BEGIN EXCERPT PROVIDED

Early Oligodendrocyte Dysfunction Signature in Alzheimer’s Disease: Insights From DNA Methylomics and Transcriptomics

Alzheimer’s disease has long been framed as a neuron‑centric disorder, yet mounting imaging and post‑mortem evidence points to white‑matter and myelin disruption early in the disease course. Oligodendrocytes, the cells responsible for myelin production, are increasingly recognized as vulnerable, but the molecular mechanisms driving their dysfunction remain obscure. Epigenetic regulation, particularly DNA methylation, offers a plausible bridge between genetic risk and cellular phenotype, making it a compelling target for uncovering hidden contributors to neurodegeneration.

In the new study, investigators leveraged weighted‑gene correlation network analysis across four brain regions, integrating bulk DNA‑methylation, bulk RNA‑seq, and single‑nucleus RNA‑seq data. They uncovered three oligodendrocyte‑enriched co‑methylation modules—DLPFC‑greenyellow, ERC‑tan, and HIPPO‑grey60—characterized by heightened methylation of myelin‑related genes such as MOG, MYRF and ATP11A. These modules not only tracked Braak stage in an independent ROSMAP cohort but also persisted in frontotemporal lobar degeneration and Parkinsonian disorders, underscoring a broader relevance across neurodegenerative spectra. Parallel mouse models of early amyloid pathology mirrored the human signatures, confirming that oligodendrocyte epigenetic shifts arise before overt tau accumulation.

END EXCERPT PROVIDED
BEGIN DATA RECORDS

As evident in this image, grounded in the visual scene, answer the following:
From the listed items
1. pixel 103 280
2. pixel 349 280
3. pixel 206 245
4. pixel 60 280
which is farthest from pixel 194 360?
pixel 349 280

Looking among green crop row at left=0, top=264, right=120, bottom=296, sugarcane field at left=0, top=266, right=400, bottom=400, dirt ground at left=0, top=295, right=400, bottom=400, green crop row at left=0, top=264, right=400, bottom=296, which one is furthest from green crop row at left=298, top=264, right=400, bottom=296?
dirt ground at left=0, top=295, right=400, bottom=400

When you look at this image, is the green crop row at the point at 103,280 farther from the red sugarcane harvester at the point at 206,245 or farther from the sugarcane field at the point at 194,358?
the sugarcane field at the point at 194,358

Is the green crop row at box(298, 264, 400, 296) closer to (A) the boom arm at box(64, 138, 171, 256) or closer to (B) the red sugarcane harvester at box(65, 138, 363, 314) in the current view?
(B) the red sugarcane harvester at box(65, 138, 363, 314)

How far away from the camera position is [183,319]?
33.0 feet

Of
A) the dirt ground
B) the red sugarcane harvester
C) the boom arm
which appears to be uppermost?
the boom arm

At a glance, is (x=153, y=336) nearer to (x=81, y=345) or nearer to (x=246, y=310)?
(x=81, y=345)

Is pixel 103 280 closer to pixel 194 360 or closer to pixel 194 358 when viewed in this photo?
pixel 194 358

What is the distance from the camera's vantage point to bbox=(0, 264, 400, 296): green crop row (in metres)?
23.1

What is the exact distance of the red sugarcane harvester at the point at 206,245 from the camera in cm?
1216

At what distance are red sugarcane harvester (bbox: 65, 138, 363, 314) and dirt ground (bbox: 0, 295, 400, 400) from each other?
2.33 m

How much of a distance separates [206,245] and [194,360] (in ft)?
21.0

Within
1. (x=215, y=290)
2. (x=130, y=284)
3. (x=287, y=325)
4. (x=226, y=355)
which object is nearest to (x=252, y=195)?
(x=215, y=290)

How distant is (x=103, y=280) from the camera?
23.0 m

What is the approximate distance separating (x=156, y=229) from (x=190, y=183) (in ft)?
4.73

END DATA RECORDS

### PROBLEM SET
(a) In the article on oligodendrocyte dysfunction in Alzheimer's disease, which oligodendrocyte-enriched co-methylation modules did the investigators uncover?
(b) Carry on the article on oligodendrocyte dysfunction in Alzheimer's disease from the point where it stops.
The records have nothing to do with this.

### RESULTS OF THE TASKS
(a) DLPFC‑greenyellow, ERC‑tan, HIPPO‑grey60

(b)
The convergence of epigenetic and transcriptional dysregulation positions oligodendrocytes as active participants in Alzheimer’s onset, suggesting that myelin‑focused biomarkers could detect disease earlier than traditional neuronal markers. Therapeutically, modulating DNA‑methylation pathways or bolstering myelin integrity may slow progression, offering a novel angle for drug development. Future research should prioritize longitudinal sampling and single‑cell epigenomics to map the temporal cascade from methylation change to functional myelin loss, potentially reshaping the diagnostic and treatment landscape for AD.